• [GIVEN REQUEST 1]
Decide whether each statement below agrees with the text on ZeRO optimizer state sharding. Answer yes or no for each, and quote the text's deciding words exactly. (a) Under vanilla DDP, parameters, gradients, and optimizer state are all present in full on every rank. (b) ZeRO stage 1 raises the wire traffic per step above that of DDP. (c) The optimizer state is touched during forward and backward.
• [GIVEN REQUEST 2]
According to the text on ZeRO optimizer state sharding, which operation ensures that each rank receives only its shard's summed gradient?
• [GIVEN REQUEST 3]
Print the passage of the text on ZeRO optimizer state sharding between "Learning Objectives" and "against vanilla DDP.", inclusive.

• [TEXT EXCERPT]
**********

ZeRO Optimizer State Sharding

Adam stores two moment estimates per parameter, both in float32. A 7B-parameter model carries 56 GB of optimiser state. ZeRO stage 1 shards that across N ranks; each rank owns 1/N of the optimiser. After the local step the updated parameter shards broadcast back, every rank reconstructs the full model, and the next step begins. The win is a linear memory drop on the largest single allocation in the training stack.

Type: Build Languages: Python Prerequisites: Phase 19 Track C lessons 42-49 Time: ~90 min

Learning Objectives

Shard optimiser state (first moment, second moment, fp32 master copy) across N ranks so each rank owns 1/N.
Use reduce_scatter to deliver each rank only its shard's gradient sum, then allgather to broadcast the updated parameter shards back.
Compute the memory savings table for stage 1, stage 2, stage 3 against vanilla DDP.
Defend the choice of stage 1 vs stage 2 vs stage 3 on model size and bandwidth budget.

The Problem

Vanilla DDP replicates everything: parameters, gradients, and optimiser state are present in full on every rank. For a 7B-parameter model in fp16 that means 14 GB of parameters, 14 GB of gradients, and 28 GB of optimiser state per rank. The optimiser state is the largest term and the easiest to shard because it is only touched during the step, not during forward or backward.

ZeRO stage 1 shards the optimiser state. Each rank holds 1/N of the Adam moments. After backward, instead of allreducing the full gradient and stepping locally, ZeRO reduce_scatters so each rank receives only its shard's summed gradient. The rank applies the optimiser step to its shard of the master parameters. The updated parameter shards then allgather back so every rank has the full model for the next forward. The optimiser memory drops by N. The wire traffic per step is the same as DDP: one reduce_scatter plus one allgather equals one allreduce by bandwidth. Memory wins, throughput holds.

**********

• [ENTRIES SHOWN]
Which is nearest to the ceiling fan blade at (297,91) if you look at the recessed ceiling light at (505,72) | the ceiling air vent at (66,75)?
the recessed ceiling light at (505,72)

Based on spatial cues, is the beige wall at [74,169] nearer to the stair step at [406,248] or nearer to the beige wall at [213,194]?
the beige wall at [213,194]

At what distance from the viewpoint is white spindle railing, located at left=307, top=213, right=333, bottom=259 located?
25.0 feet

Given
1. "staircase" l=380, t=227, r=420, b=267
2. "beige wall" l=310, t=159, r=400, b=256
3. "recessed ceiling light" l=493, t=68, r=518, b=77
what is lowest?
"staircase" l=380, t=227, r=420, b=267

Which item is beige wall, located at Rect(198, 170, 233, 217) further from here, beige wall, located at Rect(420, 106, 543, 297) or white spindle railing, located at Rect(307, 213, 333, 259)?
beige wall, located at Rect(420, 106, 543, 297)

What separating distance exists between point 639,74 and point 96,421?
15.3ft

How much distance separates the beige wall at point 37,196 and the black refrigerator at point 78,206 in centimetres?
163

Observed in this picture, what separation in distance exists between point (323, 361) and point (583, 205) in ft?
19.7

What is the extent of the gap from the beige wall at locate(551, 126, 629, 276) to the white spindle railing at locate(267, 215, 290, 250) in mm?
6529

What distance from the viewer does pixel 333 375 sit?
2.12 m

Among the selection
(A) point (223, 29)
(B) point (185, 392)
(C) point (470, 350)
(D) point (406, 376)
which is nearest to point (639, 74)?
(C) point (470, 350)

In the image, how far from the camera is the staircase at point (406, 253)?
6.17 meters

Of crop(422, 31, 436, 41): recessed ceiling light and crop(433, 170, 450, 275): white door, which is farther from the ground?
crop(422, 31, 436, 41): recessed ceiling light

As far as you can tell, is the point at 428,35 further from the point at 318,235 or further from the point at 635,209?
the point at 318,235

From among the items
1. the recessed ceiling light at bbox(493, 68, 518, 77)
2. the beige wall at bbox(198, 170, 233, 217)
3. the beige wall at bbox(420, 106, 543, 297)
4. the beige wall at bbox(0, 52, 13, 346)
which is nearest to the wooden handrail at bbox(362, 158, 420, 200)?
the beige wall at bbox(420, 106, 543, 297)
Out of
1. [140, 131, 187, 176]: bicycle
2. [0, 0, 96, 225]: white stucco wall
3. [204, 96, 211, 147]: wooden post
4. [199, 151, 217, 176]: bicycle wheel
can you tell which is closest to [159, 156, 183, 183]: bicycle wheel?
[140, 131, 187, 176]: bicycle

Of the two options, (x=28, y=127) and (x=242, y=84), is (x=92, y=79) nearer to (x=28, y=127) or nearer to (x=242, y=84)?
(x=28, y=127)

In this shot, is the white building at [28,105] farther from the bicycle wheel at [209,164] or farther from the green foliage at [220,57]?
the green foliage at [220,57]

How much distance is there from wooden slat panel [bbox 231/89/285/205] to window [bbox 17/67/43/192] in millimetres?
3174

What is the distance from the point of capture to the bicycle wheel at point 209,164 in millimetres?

**********

• [OUTPUT 1]
(a) Yes: "Vanilla DDP replicates everything: parameters, gradients, and optimiser state are present in full on every rank."
(b) No: "The wire traffic per step is the same as DDP"
(c) No: "it is only touched during the step, not during forward or backward."

• [OUTPUT 2]
reduce_scatter

• [OUTPUT 3]
Learning Objectives

Shard optimiser state (first moment, second moment, fp32 master copy) across N ranks so each rank owns 1/N.
Use reduce_scatter to deliver each rank only its shard's gradient sum, then allgather to broadcast the updated parameter shards back.
Compute the memory savings table for stage 1, stage 2, stage 3 against vanilla DDP.